László Moholy-Nagy
By:
July 20, 2011
Though he began as a painter, LÁSZLÓ MOHOLY-NAGY (Laszlo Weisz, 1895-1946) innovated in — and in some cases virtually invented — a vast array of media, including photograms (which he developed independently of Man Ray), sly collages that diagrammed psychosocial relationships with Euclidean precision, and films like 1930’s Lightplay: Black White Gray, which “starred,” rather glamorously, his kinetic sculpture Light-Space Modulator.
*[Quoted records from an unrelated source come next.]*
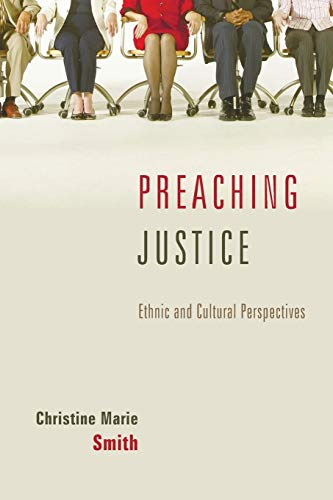 Preaching Justice: Ethnic and Cultural Perspectives: Smith, Christine Marie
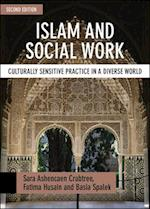Islam and Social Work af Sara Ashencaen Crabtree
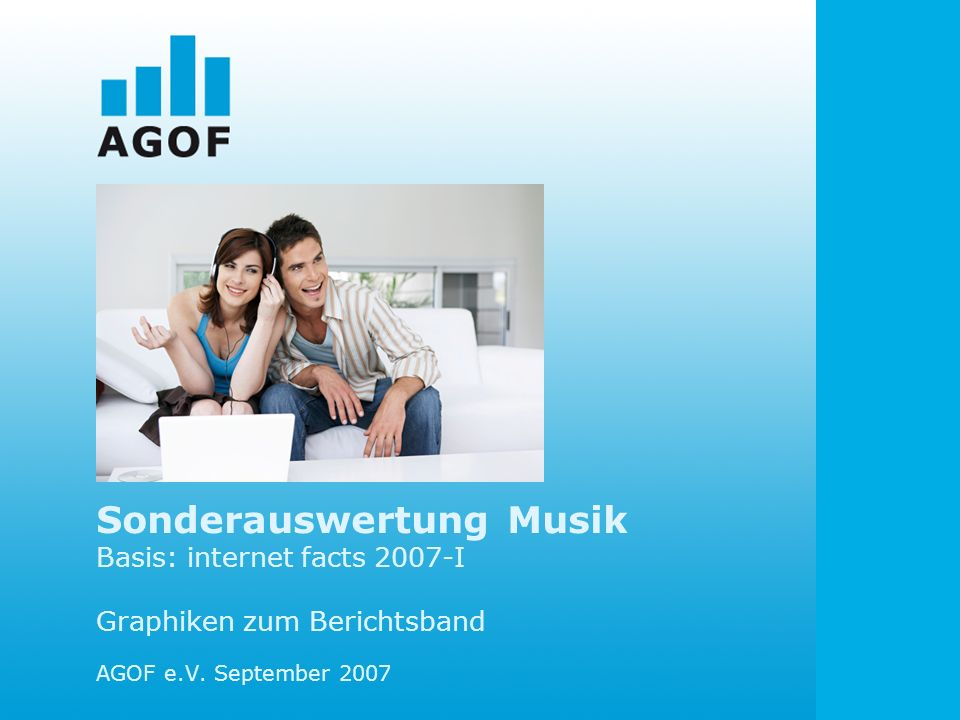 Sonderauswertung Musik Basis: internet facts 2007-I Graphiken zum Berichtsband AGOF e.V.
Whatever the format, his life’s work proceeded from the contention that “the manner in which lines are related, not objects, as such, carried the richer message,” a discovery the WWI veteran had made even before leaving his native Hungary for Berlin in the early 20s and making common cause with El Lissitsky and Theo Von Dosenburg — like-minded “constructivists” whose pro-technological optimism was the flipside to Dada despair. Between the wars, the largely self-educated artist was a mainstay of the Bauhaus, typesetting its envelopes and annual reports while teaching the school’s defining “Foundation” course in materials and composition. Like many a “degenerate” artist, his career after Hitler’s rise was peripatetic, taking him to England and America, where, he wrote to his wife Sybil, “the provocative statement of modern art is constantly annulled by chequebook and cocktail party.” Still, Moholy-Nagy’s technical gifts and relatively practical-minded brand of utopian modernism served him better than many refugees, finding expression in posters for the London Underground, passenger cars for the B&O Railroad, and the iconic, bullet-like “Parker 51” fountain pen.